Il bastone rovesciato
di Michele Serra
Chiede scusa, Luca Morisi, «per la debolezza e gli errori». Si congeda confessando «fragilità esistenziale» e affidandosi «a chi gli vuole bene». È sempre vile accanirsi su chi cade, o su chi sbaglia, e per giunta chi scrive questo articolo è antiproibizionista da quando Morisi e il suo capo, Matteo Salvini, andavano alle scuole elementari. Dunque per me è facile augurargli una veloce estinzione delle sue grane legali, perché chi si droga è un debole o un malato, non un delinquente; e un buon recupero della sua serenità umana, augurio sincero anche se sicuramente non sono tra quelli che gli vogliono bene.
Ma è impossibile non vedere (e siamo sicuri che, ammaestrato dalla sua caduta, lo vede bene anche lui) che Luca Morisi oggi ha bisogno esattamente delle cose che non ha mai concesso agli altri, confermando che "non fare agli altri ciò che non vorresti fosse fatto a te" è, da sempre, il più violato dei princìpi morali. Lo staff mediatico del quale è stato l’artefice, la Bestia (che nome gentile!), ha praticato la sistematica bastonatura di chiunque dispiacesse a Salvini. Branco di soli maschi, una dozzina, e già questo è un programma, la Bestia ha azzannato senza tregua anche persone deboli, molto più deboli del suo padrone, che era potentissimo: leader e ministro.
La Bestia è stata, e speriamo che di qui in poi non lo sia mai più, uno dei fenomeni più sgradevoli e violenti dello scenario politico-mediatico italiano. Zero dubbi, zero indugi, via spediti verso la liquidazione del nemico e l’esaltazione del capo. Insulti e sghignazzi per "voi", esaltazione e cameratismo per "noi", un sistema binario efficacissimo in quel mondo emotivo e poco dialettico che quelli come Morisi governano con il cinismo di quei manager per i quali conta solo l’obiettivo, crepi tutto il resto.

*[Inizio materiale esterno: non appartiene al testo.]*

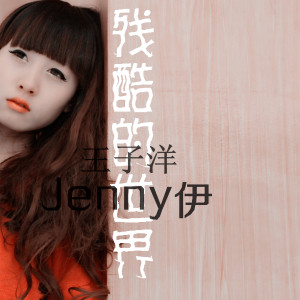 残酷的世界Jenny伊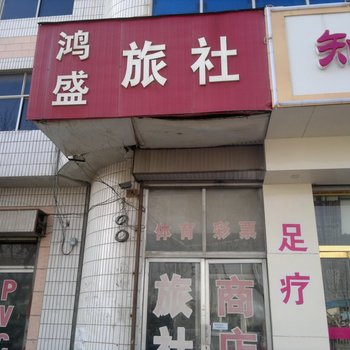 莱阳鸿盛旅社酒店提供图片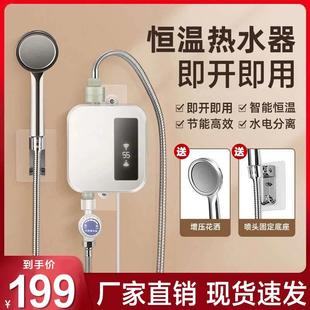德国黑科技恒温热水器辉哥家用速热迷你淋浴机即热式加热洗澡47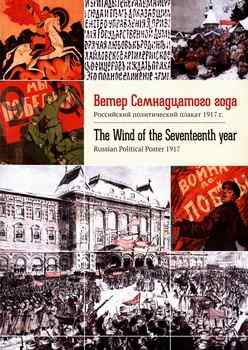 Ветер семнадцатого года. Российский политический плакат 1917 г. / The Wind of the Seventeenth year. Russian Political Poster 1917
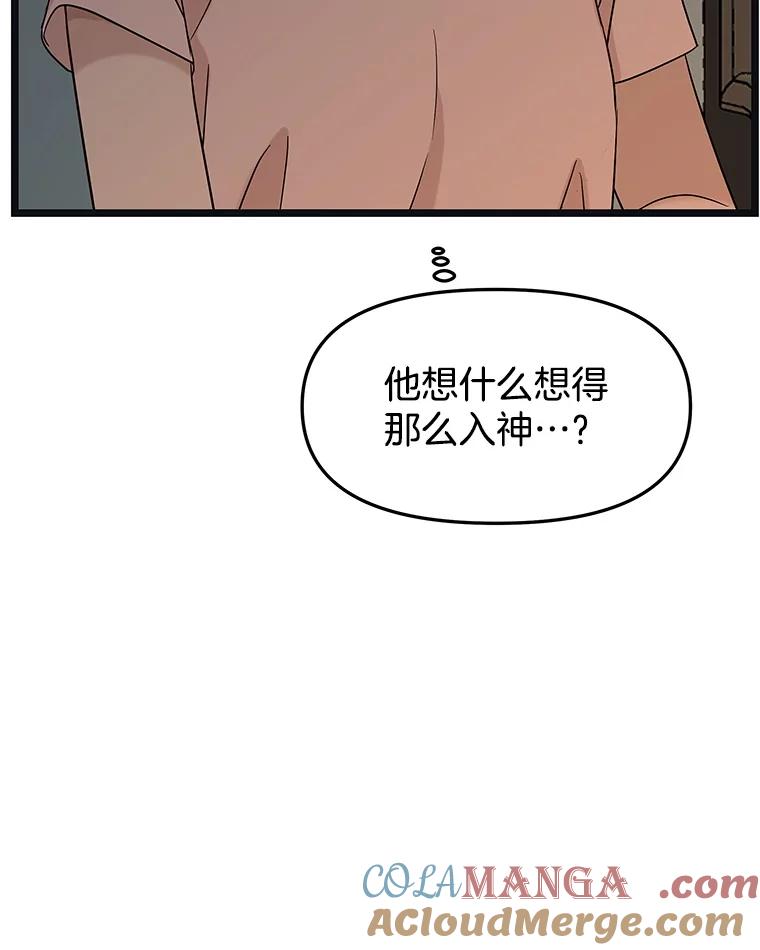 《替吸血鬼吃饭的我》186.替我而活 第37页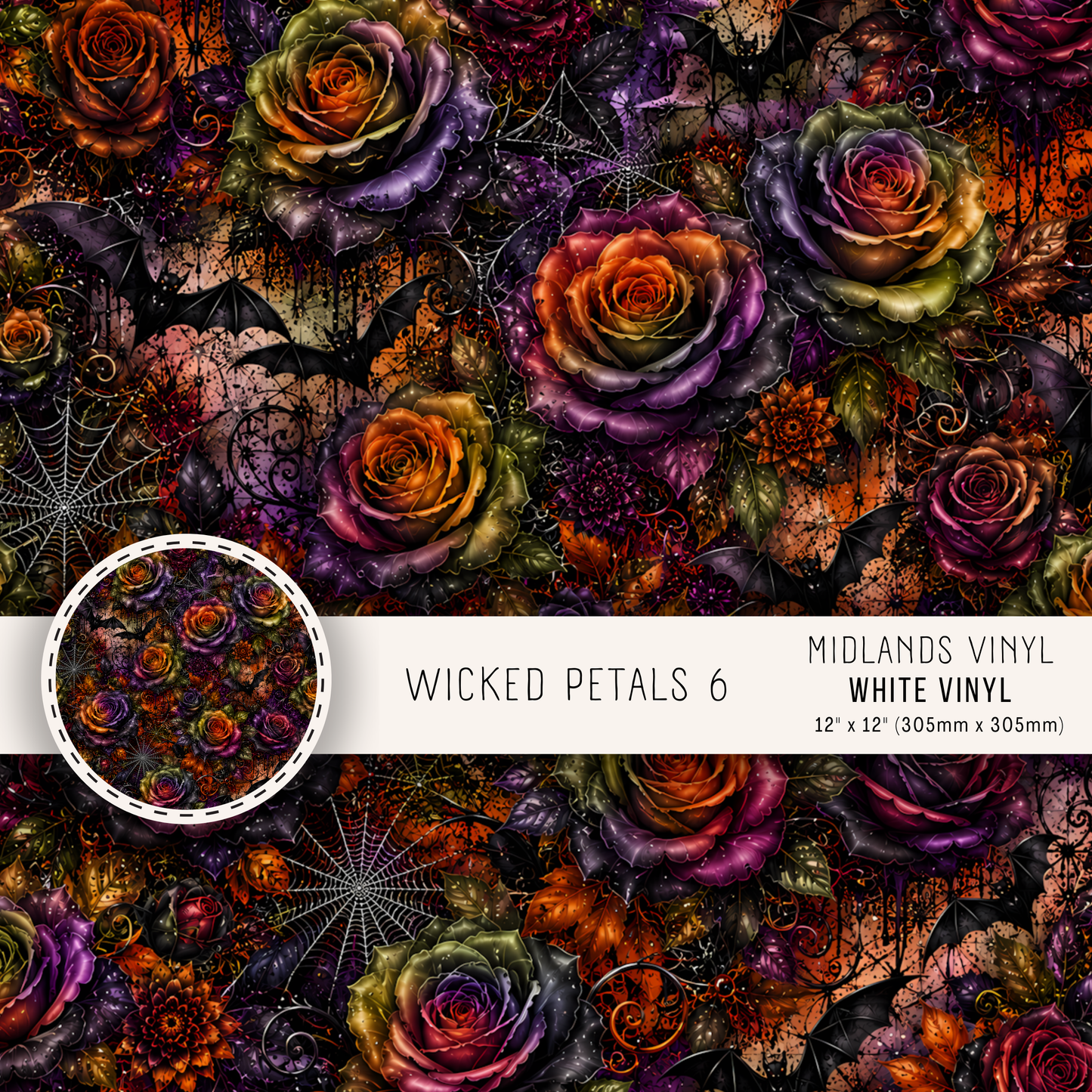 WICKED PETALS  - ASSORTED PATTERNS/SIZES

Crepino dunque anche il dubbio, la sospensione del giudizio, il fair play verso l’avversario che crolla, crepi la pietà, che tra quei maschioni di potere, per anni in trionfale ascesa, è la virtù delle mezze cartucce.
Se un nemico del Salvini fosse incappato in una storia identica a quella che oggi ha atterrato Morisi, la Bestia lo avrebbe sbranato. Luca Morisi questo lo sa benissimo, e noi speriamo che sia esattamente per questa ragione che lui e i suoi amici riescano a ripensare, ma seriamente, a tutto quello che hanno detto, fatto e scritto negli ultimi anni. Dev’essere davvero angoscioso appellarsi alla propria debolezza dopo avere trattato la debolezza degli altri (prima tra tutte quella dei migranti) con insofferenza, disprezzo, odio.
Era difficile immaginare, per un luogotenente di Salvini, l’uomo che citofonava ai poveri cristi, spacciatori presunti, per sputtanarli in favore di telecamera, una nemesi più implacabile e più spietata.
La prima mossa del Salvini è stata giusta, umanamente e politicamente giusta: ha detto che all’amico che sbaglia si deve garantire comunque amicizia, e non voltargli le spalle. Del tutto improbabile la seconda mossa, quella che cambierebbe, se non il mondo, almeno le modalità di comunicazione del sedicente Capitano: cambiare linguaggio e cambiare pensiero, rivolgersi con umanità e rispetto anche a chi non appartiene alla propria piccola cerchia. Oggi, fortunatamente, è una cerchia perdente, circostanza che — Morisi lo sa sicuramente, Salvini chissà — favorisce la riflessione, la maturazione, il cambiamento.